++++ 原文

記事監修医師
MYメディカルクリニック横浜みなとみらい 院長 東京大学医学部卒 医学博士日本呼吸器学会認定呼吸器専門医日本内科学会認定総合内科専門医人間ドック学会認定医難病指定医Member of American College of Physicians
山本 康博 先生
2019/4/4
記事監修医師
MYメディカルクリニック横浜みなとみらい 院長 東京大学医学部卒 医学博士日本呼吸器学会認定呼吸器専門医日本内科学会認定総合内科専門医人間ドック学会認定医難病指定医Member of American College of Physicians
山本 康博 先生
ここ数年、薬剤耐性を持つ細菌やウイルスが増えているといわれています。薬剤耐性を持った細菌・ウイルスが増えると、使用できる抗生物質・抗ウイルス薬が限られてしまうため、なるべく耐性菌は増やしたくないものです。この記事では、薬剤耐性を持つ細菌・ウイルスが生まれてしまう背景を中心に解説します。
近年、耐性菌が増えているといわれています。その原因として、もともと抗生物質に耐性を持っている細菌だった場合と、細菌が徐々に耐性を持ってしまった場合とが考えられます。

++++++++
++++ 抽出した記録

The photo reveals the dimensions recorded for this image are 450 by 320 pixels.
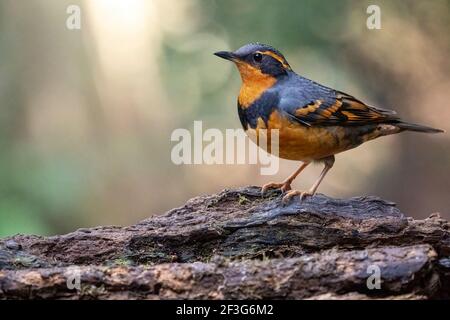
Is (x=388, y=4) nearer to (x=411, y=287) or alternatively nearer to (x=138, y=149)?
(x=138, y=149)

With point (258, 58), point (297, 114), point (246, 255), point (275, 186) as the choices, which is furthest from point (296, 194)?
point (258, 58)

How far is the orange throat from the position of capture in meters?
6.60

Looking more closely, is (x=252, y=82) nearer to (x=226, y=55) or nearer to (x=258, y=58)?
(x=258, y=58)

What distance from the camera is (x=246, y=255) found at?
17.4 feet

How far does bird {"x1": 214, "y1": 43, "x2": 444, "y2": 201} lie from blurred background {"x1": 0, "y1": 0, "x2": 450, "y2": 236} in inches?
139

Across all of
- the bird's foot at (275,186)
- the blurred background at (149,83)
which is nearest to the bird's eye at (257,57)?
the bird's foot at (275,186)

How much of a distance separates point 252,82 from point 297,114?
53 centimetres

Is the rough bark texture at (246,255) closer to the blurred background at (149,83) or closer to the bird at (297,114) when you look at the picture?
the bird at (297,114)

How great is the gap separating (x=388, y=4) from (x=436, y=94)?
169 cm

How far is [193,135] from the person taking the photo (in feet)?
35.1

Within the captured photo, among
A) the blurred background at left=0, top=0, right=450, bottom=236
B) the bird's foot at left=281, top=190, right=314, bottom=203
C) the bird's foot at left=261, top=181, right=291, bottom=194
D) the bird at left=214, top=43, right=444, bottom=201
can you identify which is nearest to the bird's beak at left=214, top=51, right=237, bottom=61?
the bird at left=214, top=43, right=444, bottom=201

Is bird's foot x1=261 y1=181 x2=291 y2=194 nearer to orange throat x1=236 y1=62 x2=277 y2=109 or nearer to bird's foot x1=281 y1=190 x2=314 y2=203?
bird's foot x1=281 y1=190 x2=314 y2=203

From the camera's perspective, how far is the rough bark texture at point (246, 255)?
4.28 metres
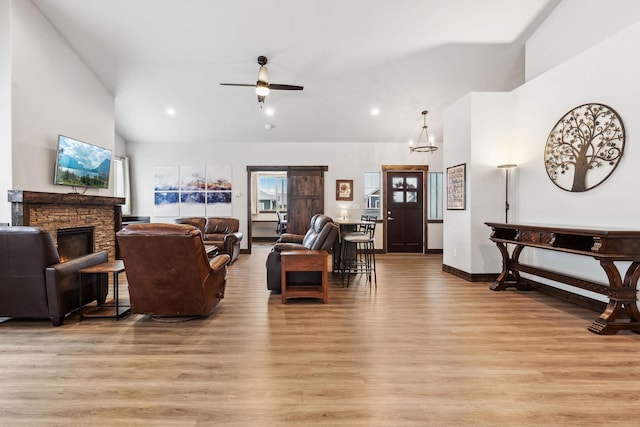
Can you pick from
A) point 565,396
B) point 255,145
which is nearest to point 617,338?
point 565,396

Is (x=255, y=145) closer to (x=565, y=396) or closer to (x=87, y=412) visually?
(x=87, y=412)

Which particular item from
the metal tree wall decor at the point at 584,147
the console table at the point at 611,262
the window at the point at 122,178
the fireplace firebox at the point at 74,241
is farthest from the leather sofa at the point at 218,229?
the metal tree wall decor at the point at 584,147

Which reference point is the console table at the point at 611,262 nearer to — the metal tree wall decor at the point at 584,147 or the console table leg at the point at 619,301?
the console table leg at the point at 619,301

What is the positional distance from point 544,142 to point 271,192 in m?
8.47

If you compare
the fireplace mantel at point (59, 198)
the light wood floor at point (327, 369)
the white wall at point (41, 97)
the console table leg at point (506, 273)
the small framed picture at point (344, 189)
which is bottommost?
the light wood floor at point (327, 369)

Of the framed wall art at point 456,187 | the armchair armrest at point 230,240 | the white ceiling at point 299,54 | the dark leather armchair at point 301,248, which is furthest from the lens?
the armchair armrest at point 230,240

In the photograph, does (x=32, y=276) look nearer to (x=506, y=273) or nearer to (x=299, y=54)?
(x=299, y=54)

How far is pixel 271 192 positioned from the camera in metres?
11.4

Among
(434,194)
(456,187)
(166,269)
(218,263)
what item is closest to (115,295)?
(166,269)

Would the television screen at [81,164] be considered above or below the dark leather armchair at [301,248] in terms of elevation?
above

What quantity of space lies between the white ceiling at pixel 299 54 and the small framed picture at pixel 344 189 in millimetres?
1571

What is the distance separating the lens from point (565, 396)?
1978 mm

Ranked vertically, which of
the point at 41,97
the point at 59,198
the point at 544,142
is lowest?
the point at 59,198

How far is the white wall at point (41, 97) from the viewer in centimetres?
421
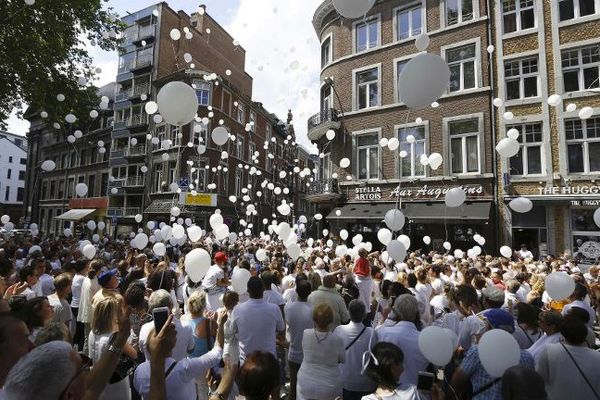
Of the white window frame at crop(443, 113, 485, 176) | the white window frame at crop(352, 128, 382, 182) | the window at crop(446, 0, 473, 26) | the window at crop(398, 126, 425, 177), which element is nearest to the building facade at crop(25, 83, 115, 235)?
the white window frame at crop(352, 128, 382, 182)

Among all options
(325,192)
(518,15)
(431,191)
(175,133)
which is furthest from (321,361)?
(175,133)

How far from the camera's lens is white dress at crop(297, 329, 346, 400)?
3064 millimetres

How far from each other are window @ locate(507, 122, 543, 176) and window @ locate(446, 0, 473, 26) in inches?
219

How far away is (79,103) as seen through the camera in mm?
11352

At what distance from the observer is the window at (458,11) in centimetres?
1581

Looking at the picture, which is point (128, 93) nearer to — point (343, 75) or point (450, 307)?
point (343, 75)

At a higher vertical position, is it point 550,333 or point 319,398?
point 550,333

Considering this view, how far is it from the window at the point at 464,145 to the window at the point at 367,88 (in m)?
4.12

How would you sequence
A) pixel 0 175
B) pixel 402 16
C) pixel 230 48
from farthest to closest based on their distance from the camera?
pixel 0 175, pixel 230 48, pixel 402 16

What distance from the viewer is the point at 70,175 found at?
3697cm

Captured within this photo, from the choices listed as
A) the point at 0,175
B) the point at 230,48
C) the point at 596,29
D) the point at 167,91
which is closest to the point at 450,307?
the point at 167,91

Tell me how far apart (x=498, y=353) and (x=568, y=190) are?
13724 millimetres

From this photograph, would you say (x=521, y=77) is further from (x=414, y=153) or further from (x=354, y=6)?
(x=354, y=6)

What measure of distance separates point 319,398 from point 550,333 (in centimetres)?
208
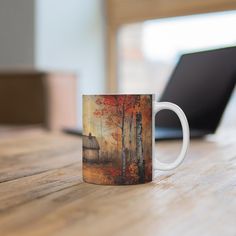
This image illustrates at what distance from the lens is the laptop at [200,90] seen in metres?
1.15

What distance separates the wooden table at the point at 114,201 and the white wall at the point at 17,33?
1.93m

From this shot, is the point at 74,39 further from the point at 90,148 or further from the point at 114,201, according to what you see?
the point at 114,201

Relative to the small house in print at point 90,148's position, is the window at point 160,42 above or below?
above

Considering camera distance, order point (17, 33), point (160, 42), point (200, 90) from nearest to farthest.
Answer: point (200, 90) → point (17, 33) → point (160, 42)

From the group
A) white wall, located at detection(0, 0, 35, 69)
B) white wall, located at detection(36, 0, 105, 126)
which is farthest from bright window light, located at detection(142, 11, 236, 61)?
white wall, located at detection(0, 0, 35, 69)

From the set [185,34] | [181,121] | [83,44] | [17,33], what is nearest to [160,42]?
[185,34]

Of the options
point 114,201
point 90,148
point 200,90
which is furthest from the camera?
point 200,90

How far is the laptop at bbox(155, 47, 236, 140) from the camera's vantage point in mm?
1152

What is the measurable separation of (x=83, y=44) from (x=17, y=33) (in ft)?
1.54

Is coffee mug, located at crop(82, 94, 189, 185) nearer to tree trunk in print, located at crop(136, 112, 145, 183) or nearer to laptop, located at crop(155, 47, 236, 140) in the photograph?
tree trunk in print, located at crop(136, 112, 145, 183)

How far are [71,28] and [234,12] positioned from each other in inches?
42.4

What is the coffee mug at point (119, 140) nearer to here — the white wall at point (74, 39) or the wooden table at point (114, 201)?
the wooden table at point (114, 201)

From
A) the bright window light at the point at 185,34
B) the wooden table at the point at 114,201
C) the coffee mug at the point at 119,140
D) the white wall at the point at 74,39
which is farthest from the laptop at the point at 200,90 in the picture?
the white wall at the point at 74,39

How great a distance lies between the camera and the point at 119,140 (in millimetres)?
579
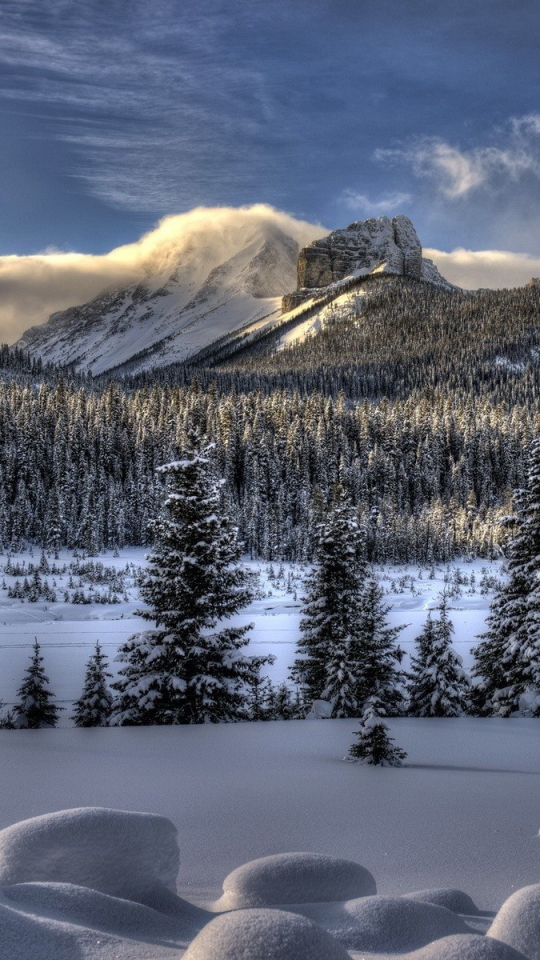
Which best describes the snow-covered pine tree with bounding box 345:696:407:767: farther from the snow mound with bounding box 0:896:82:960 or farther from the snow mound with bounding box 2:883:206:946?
the snow mound with bounding box 0:896:82:960

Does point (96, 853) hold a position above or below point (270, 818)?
above

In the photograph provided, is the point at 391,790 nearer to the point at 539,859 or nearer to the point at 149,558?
the point at 539,859

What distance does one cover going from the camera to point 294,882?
312 cm

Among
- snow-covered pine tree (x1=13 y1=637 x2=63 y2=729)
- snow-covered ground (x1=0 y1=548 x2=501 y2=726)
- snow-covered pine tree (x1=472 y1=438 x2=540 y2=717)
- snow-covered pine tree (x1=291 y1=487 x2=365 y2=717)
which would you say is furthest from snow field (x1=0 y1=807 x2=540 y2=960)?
snow-covered pine tree (x1=291 y1=487 x2=365 y2=717)

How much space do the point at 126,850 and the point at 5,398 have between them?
381ft

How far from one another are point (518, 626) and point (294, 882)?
45.8ft

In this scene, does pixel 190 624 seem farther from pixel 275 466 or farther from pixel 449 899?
pixel 275 466

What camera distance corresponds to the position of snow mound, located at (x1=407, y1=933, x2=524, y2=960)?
2.03 meters

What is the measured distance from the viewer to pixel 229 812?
4.86 m

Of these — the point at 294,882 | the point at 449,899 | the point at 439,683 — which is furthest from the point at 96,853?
the point at 439,683

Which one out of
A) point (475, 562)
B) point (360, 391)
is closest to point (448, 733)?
point (475, 562)

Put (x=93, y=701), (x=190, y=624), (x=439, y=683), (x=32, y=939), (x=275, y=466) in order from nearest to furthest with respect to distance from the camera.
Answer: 1. (x=32, y=939)
2. (x=93, y=701)
3. (x=439, y=683)
4. (x=190, y=624)
5. (x=275, y=466)

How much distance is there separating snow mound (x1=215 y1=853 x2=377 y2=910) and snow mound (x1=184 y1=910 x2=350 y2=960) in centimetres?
104

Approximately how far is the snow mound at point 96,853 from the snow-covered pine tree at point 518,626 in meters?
12.2
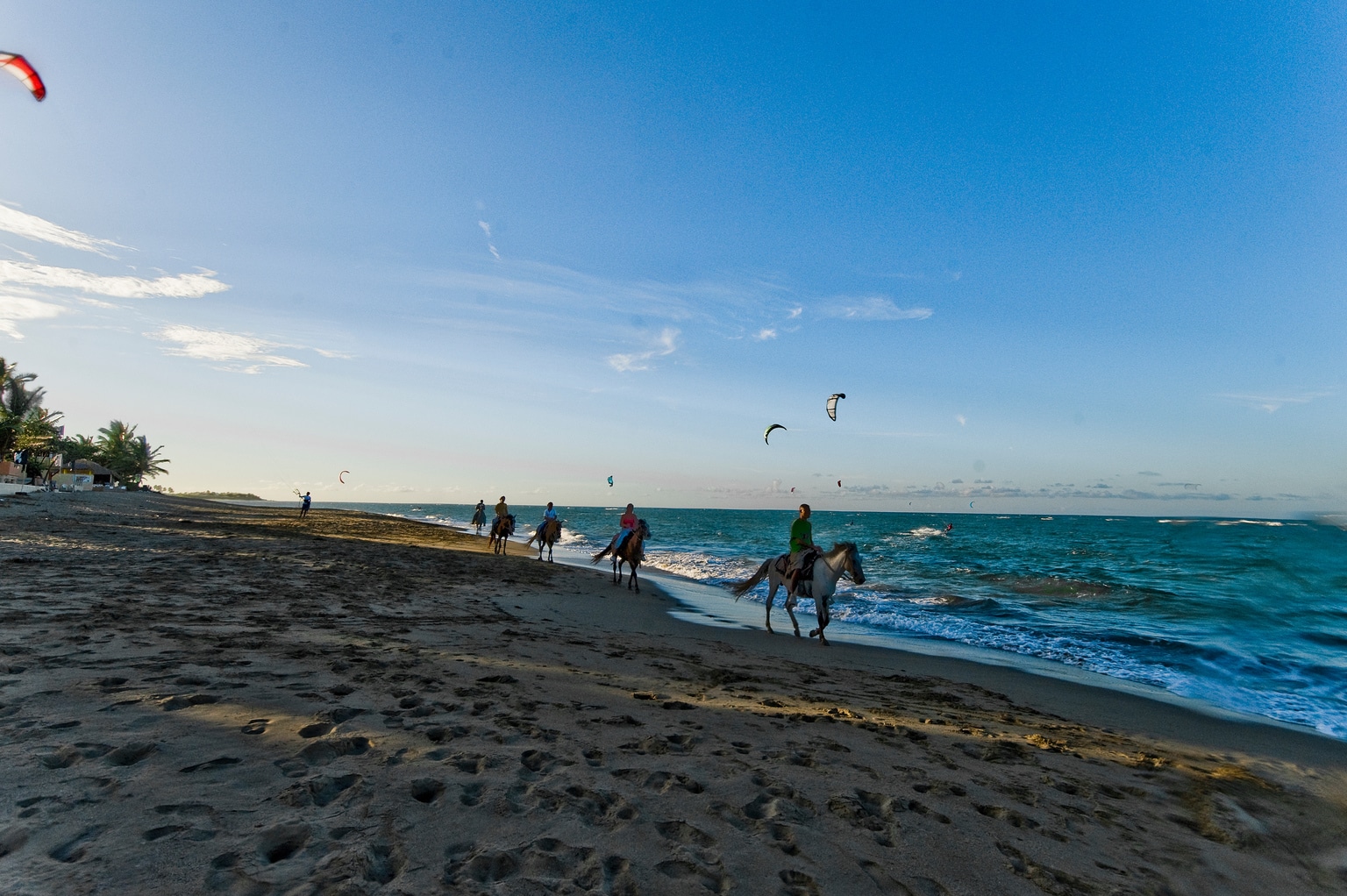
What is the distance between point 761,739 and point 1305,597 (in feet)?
84.7

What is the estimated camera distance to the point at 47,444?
202 feet

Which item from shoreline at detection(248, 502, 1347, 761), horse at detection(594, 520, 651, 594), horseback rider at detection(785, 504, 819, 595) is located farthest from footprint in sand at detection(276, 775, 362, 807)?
horse at detection(594, 520, 651, 594)

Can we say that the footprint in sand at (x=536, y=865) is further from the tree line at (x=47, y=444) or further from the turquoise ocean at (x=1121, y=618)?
the tree line at (x=47, y=444)

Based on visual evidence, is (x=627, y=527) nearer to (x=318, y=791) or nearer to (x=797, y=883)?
(x=318, y=791)

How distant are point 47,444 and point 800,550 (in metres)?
82.6

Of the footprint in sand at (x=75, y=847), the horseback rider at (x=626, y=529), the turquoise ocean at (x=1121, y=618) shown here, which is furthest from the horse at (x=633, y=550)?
the footprint in sand at (x=75, y=847)

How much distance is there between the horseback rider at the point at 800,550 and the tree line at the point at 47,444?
5259 cm

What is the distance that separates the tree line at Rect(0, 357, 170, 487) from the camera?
137 ft

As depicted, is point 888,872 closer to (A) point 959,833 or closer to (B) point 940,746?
(A) point 959,833

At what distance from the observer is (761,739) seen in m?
5.20

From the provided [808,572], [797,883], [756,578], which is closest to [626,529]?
[756,578]

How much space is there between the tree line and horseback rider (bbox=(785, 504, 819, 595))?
52.6 metres

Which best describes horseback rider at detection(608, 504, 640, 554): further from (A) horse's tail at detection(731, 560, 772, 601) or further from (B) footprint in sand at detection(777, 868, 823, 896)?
(B) footprint in sand at detection(777, 868, 823, 896)

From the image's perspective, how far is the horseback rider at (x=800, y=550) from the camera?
11.7m
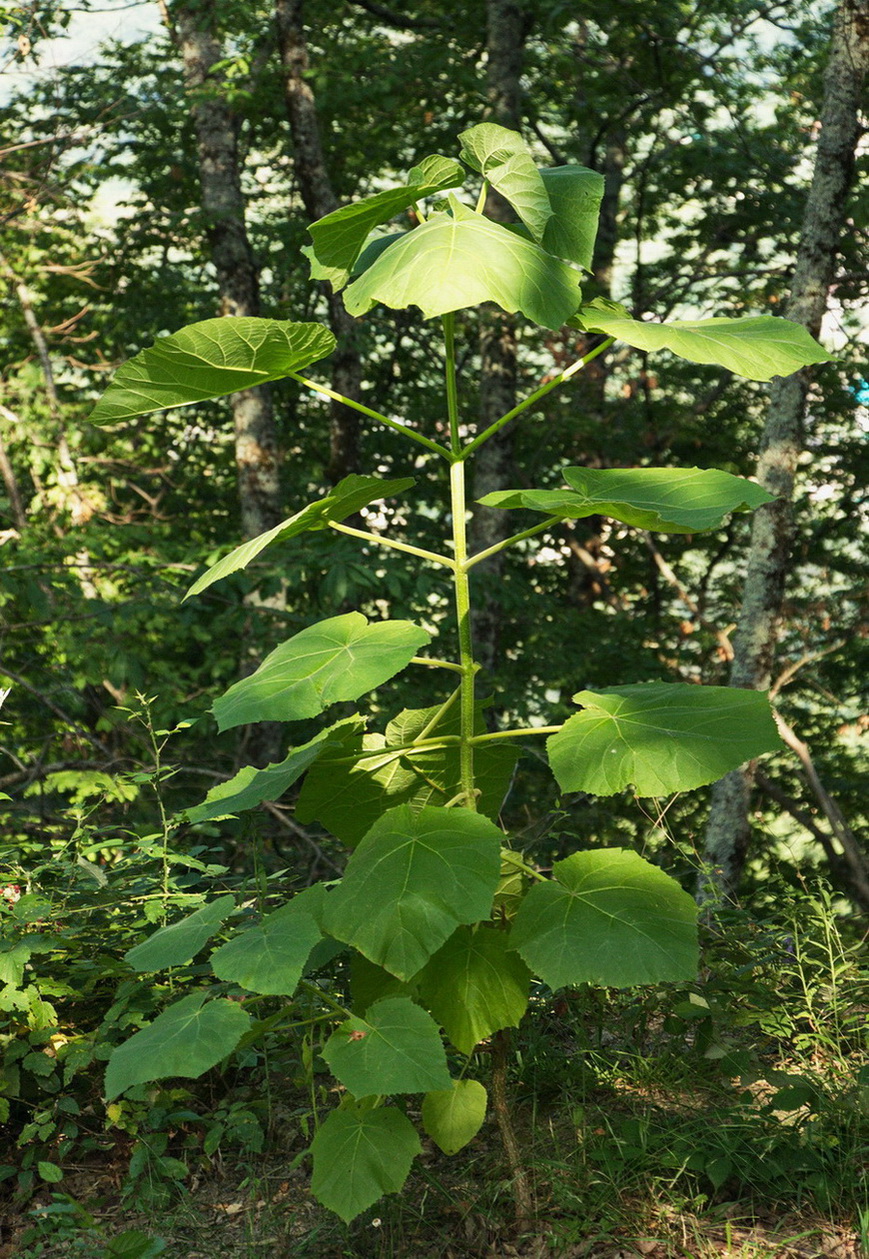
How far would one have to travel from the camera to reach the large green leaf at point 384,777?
2.22 meters

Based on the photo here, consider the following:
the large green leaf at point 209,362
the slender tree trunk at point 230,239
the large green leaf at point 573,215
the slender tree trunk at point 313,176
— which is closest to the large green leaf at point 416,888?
the large green leaf at point 209,362

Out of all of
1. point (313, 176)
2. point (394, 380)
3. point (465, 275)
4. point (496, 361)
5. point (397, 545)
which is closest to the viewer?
point (465, 275)

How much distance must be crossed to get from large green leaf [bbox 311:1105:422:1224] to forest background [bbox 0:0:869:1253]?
411 cm

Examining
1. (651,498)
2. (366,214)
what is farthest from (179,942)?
(366,214)

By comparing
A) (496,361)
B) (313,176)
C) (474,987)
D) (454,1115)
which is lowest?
(454,1115)

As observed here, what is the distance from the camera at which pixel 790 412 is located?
6.43 meters

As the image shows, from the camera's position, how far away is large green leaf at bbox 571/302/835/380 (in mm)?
1962

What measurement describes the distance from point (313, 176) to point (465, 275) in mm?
6198

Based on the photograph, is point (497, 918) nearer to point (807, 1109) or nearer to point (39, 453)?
point (807, 1109)

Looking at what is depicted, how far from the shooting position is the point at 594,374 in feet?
34.7

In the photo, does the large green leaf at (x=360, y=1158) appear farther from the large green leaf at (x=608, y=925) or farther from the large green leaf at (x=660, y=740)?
the large green leaf at (x=660, y=740)

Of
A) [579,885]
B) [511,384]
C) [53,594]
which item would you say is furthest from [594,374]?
[579,885]

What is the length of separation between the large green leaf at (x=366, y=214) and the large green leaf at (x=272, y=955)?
116cm

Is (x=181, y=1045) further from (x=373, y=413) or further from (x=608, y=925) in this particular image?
(x=373, y=413)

++++++++

• **課題の説明**:
薬剤耐性菌を解説する記事の続きを、示されている最後の文の直後から書くこと。

• **解答**:
もともと抗生物質に対する耐性を持っている細菌の場合、抗生物質を使用すると、耐性菌が体内で増殖してしまう可能性があります。また、細菌が徐々に耐性を持ってしまう場合として、同じ種類の抗生物質を繰り返し、もしくは長期間服用していることが原因となると考えられています。
耐性菌は、偏った抗生物質の使用や長期間にわたる服用によって生み出されます。また、感染症が完全に落ち着く前に服用をやめたり、細菌に対する効果を期待できないくらいの量しか服用していなかったりすることも、耐性菌が生まれてしまう原因となります。
そもそも細菌は生物の一種です。そのため、自然界の中で生き延びるために、環境に合わせて細菌自身が自分の構造を変化させていきます。抗生物質という自分をやっつけるための薬がやってきたら、その薬から身を守るために自分の構造を変化させます。これが細菌が耐性化する仕組みです。
細菌が耐性化する例として、外膜変化といって自身を覆っている膜を変化させて薬の流入を防ぐ方法や、排出ポンプと言って細菌内に入ってきた毒を外に汲み出してしまう方法、DNAやRNAを変化させて抗生物質の作用点を変えたり化学反応で分解したりといった方法があります。
ここまでは抗生物質に対する薬剤耐性菌についてご紹介しましたが、インフルエンザウイルスにも薬剤性を持つウイルスが存在します。そのメカニズムは、前述したようにDNAやRNAを変化させて薬剤耐性となります。
自分のかかったインフルエンザウイルスが薬剤耐性かどうかは特別な検査が必要となるため、街の病院ではなく、各地区の地方衛生研究所・国立感染症研究所しか検査できません。しかし、仮に薬剤耐性を持っていたとしても抗インフルエンザ薬が全く効かないということではないので、治療に関しては医師の指示に従うように促し、疑問点などがあるときは必ず担当医に確認するようにしてください。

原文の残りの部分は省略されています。